Expressing the integrand in terms of these polynomials, performing a multidimensional Taylor expansion and integrating term-by-term...

:<math>\begin{align}R_{F}(x,y,z) & = \frac{1}{2 \sqrt{A}} \int _{0}^{\infty}\frac{1}{\sqrt{(t + 1)^{3} - (t + 1)^{2} E_{1} + (t + 1) E_{2} - E_{3}}} dt \\
 & = \frac{1}{2 \sqrt{A}} \int _{0}^{\infty}\left( \frac{1}{(t + 1)^{\frac{3}{2}}} - \frac{E_{2}}{2 (t + 1)^{\frac{7}{2}}} + \frac{E_{3}}{2 (t + 1)^{\frac{9}{2}}} + \frac{3 E_{2}^{2}}{8 (t + 1)^{\frac{11}{2}}} - \frac{3 E_{2} E_{3}}{4 (t + 1)^{\frac{13}{2}}} + O(E_{1}) + O(\Delta^{6})\right) dt \\
 & = \frac{1}{\sqrt{A}} \left( 1 - \frac{1}{10} E_{2} + \frac{1}{14} E_{3} + \frac{1}{24} E_{2}^{2} - \frac{3}{44} E_{2} E_{3} + O(E_{1}) + O(\Delta^{6})\right) \end{align}</math>

The advantage of expanding about the mean value of the arguments is now apparent; it reduces <math>E_{1}</math> identically to zero, and so eliminates all terms involving <math>E_{1}</math> - which otherwise would be the most numerous.

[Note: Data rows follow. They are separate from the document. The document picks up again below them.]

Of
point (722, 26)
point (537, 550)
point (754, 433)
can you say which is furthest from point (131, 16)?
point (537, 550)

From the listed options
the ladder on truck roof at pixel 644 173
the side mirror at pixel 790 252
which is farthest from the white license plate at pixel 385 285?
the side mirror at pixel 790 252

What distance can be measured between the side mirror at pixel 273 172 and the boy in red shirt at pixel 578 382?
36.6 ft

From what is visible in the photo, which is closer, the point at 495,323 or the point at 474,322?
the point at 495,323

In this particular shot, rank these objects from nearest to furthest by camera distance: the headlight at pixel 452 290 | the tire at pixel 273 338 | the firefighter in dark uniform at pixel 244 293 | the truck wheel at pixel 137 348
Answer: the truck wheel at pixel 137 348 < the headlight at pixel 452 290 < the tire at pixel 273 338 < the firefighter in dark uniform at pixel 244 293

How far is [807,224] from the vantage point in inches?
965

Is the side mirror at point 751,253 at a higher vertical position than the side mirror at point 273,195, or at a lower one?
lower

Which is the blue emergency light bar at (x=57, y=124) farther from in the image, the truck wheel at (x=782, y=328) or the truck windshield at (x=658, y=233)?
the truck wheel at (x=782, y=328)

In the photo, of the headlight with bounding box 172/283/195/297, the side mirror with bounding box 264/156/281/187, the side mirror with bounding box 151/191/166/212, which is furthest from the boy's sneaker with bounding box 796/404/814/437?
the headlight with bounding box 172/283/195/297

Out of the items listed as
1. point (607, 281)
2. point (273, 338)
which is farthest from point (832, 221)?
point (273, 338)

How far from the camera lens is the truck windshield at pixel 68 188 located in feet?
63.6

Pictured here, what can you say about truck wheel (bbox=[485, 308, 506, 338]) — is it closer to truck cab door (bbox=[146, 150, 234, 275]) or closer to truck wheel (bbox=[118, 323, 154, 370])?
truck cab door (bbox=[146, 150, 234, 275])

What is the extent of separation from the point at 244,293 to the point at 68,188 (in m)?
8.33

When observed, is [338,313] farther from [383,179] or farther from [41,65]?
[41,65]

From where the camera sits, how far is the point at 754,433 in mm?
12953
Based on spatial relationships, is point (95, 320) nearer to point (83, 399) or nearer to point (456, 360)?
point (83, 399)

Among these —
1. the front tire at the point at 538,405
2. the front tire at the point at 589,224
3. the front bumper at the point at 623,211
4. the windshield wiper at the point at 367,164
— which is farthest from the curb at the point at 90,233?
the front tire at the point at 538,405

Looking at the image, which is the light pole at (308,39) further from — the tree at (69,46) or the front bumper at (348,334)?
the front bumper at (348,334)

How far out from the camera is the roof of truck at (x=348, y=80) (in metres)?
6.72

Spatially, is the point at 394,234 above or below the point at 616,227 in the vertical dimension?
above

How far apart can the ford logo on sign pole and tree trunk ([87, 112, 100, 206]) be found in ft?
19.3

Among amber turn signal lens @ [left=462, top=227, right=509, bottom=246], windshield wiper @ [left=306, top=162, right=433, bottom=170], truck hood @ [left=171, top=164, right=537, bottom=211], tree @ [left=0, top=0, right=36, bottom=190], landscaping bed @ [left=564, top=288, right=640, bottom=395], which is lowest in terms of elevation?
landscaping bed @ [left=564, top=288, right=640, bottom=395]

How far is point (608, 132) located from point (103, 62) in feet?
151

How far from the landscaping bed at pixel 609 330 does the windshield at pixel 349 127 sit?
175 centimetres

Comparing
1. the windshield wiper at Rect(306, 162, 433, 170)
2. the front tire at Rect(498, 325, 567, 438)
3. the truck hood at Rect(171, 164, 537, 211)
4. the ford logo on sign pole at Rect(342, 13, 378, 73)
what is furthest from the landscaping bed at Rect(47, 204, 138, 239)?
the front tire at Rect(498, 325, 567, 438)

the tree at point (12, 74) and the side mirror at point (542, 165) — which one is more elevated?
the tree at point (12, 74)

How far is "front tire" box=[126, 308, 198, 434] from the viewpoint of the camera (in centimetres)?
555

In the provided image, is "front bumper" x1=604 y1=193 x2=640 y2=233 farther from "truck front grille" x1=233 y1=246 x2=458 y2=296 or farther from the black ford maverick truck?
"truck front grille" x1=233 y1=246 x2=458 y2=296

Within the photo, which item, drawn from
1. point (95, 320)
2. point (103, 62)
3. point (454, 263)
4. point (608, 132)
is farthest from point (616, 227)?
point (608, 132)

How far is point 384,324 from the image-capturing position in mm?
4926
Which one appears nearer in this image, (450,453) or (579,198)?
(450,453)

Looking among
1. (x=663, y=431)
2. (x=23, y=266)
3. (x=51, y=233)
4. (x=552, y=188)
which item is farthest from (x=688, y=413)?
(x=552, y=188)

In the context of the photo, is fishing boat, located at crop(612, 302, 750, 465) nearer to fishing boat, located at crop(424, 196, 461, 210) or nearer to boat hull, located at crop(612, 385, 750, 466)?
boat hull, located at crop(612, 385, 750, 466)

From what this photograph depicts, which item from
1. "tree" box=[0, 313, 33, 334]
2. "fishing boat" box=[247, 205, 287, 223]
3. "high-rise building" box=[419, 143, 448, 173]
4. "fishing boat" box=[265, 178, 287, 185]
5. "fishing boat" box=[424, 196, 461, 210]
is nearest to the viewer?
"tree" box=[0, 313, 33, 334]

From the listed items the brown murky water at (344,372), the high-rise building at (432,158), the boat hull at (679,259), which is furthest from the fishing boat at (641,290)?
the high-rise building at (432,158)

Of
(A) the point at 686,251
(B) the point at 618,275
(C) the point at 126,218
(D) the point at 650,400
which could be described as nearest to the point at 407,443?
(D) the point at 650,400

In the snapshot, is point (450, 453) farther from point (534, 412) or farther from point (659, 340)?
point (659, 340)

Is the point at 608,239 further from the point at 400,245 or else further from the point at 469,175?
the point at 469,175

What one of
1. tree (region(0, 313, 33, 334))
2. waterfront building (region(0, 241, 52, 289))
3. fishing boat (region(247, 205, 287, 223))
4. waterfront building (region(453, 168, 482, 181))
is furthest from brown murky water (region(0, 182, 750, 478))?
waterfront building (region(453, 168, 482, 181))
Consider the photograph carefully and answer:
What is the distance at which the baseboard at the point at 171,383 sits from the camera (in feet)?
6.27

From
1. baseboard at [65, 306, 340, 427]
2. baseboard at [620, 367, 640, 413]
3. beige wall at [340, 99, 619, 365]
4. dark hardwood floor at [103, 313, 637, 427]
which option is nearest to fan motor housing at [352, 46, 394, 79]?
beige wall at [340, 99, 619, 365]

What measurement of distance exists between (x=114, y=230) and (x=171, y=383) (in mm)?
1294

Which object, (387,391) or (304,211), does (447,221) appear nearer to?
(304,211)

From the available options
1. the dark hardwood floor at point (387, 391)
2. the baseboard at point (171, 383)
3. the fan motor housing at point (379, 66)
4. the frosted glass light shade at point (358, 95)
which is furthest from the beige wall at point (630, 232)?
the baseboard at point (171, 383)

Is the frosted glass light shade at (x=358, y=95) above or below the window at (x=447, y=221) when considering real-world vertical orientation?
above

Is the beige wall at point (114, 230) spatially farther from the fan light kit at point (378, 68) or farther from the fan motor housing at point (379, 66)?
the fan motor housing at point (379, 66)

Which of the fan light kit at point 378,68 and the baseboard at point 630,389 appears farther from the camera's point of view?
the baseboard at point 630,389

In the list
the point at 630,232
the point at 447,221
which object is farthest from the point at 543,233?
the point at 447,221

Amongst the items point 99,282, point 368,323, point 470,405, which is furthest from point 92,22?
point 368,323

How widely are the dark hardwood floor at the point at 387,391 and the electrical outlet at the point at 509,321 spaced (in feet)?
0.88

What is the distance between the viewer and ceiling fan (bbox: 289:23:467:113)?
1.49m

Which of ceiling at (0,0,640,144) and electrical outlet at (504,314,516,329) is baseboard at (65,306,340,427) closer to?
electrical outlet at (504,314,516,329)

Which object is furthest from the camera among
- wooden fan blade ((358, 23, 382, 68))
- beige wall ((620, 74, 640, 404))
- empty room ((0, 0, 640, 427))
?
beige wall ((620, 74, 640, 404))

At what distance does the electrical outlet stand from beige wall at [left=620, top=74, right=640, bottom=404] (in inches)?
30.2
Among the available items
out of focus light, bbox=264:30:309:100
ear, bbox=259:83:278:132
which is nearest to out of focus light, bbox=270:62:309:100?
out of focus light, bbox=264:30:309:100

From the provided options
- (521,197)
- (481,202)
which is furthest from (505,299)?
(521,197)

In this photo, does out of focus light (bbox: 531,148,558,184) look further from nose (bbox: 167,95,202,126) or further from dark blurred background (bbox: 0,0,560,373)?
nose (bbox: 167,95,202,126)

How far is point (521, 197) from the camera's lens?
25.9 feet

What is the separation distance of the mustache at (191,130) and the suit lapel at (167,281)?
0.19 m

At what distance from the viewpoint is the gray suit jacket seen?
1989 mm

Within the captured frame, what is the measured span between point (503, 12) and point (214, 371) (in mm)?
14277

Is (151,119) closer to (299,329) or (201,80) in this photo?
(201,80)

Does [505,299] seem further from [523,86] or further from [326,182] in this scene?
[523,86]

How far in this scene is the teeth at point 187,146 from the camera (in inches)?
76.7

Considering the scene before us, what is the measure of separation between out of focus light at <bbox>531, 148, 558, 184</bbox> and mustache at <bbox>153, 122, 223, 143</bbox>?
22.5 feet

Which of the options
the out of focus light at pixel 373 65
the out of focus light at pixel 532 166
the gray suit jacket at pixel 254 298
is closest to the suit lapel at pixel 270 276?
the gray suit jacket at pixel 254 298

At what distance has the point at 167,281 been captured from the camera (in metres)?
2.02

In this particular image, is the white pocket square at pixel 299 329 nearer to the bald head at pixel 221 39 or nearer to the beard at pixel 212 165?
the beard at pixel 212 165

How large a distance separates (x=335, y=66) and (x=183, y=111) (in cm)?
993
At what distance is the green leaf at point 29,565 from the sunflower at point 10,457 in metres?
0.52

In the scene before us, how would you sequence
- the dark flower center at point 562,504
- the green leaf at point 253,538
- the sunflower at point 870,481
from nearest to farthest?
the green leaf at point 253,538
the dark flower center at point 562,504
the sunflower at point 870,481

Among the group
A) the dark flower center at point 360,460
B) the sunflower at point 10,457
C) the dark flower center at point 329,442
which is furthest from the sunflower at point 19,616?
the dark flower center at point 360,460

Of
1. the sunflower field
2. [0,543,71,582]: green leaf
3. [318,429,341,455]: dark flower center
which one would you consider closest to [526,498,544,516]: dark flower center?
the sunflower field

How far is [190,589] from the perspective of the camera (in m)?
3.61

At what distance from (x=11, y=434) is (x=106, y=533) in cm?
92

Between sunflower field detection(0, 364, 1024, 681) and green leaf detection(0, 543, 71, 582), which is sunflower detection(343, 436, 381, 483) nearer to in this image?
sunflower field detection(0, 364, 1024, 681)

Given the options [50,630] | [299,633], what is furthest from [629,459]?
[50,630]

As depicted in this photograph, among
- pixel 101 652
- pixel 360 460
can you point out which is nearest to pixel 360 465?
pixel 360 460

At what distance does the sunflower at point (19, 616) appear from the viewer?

An ascending series for <math>R_{J}</math> may be found in a similar way. There is a slight difficulty because <math>R_{J}</math> is not fully symmetric; its dependence on its fourth argument, <math>p</math>, is different from its dependence on <math>x</math>, <math>y</math> and <math>z</math>. This is overcome by treating <math>R_{J}</math> as a fully symmetric function of ''five'' arguments, two of which happen to have the same value <math>p</math>. The mean value of the arguments is therefore taken to be

:<math>A = \frac{x + y + z + 2 p}{5}</math>

and the differences <math>\Delta x</math>, <math>\Delta y</math> <math>\Delta z</math> and <math>\Delta p</math> defined by

:<math>\begin{align}R_{J}(x,y,z,p) & = R_{J}(A (1 - \Delta x),A (1 - \Delta y),A (1 - \Delta z),A (1 - \Delta p)) \\
 & = \frac{1}{A^{\frac{3}{2}}} R_{J}(1 - \Delta x,1 - \Delta y,1 - \Delta z,1 - \Delta p) \end{align}</math>

The [[elementary symmetric polynomial]]s in <math>\Delta x</math>, <math>\Delta y</math>, <math>\Delta z</math>, <math>\Delta p</math> and (again) <math>\Delta p</math> are in full

:<math>E_{1} = \Delta x + \Delta y + \Delta z + 2 \Delta p = 0</math>

:<math>E_{2} = \Delta x \Delta y + \Delta y \Delta z + 2 \Delta z \Delta p + \Delta p^{2} + 2 \Delta p \Delta x + \Delta x \Delta z + 2 \Delta y \Delta p</math>

:<math>E_{3} = \Delta z \Delta p^{2} + \Delta x \Delta p^{2} + 2 \Delta x \Delta y \Delta p + \Delta x \Delta y \Delta z + 2 \Delta y \Delta z \Delta p + \Delta y \Delta p^{2} + 2 \Delta x \Delta z \Delta p</math>

:<math>E_{4} = \Delta y \Delta z \Delta p^{2} + \Delta x \Delta z \Delta p^{2} + \Delta x \Delta y \Delta p^{2} + 2 \Delta x \Delta y \Delta z \Delta p</math>

:<math>E_{5} = \Delta x \Delta y \Delta z \Delta p^{2}</math>

However, it is possible to simplify the formulae for <math>E_{2}</math>, <math>E_{3}</math> and <math>E_{4}</math> using the fact that <math>E_{1} = 0</math>. Expressing the integrand in terms of these polynomials, performing a multidimensional Taylor expansion and integrating term-by-term as before...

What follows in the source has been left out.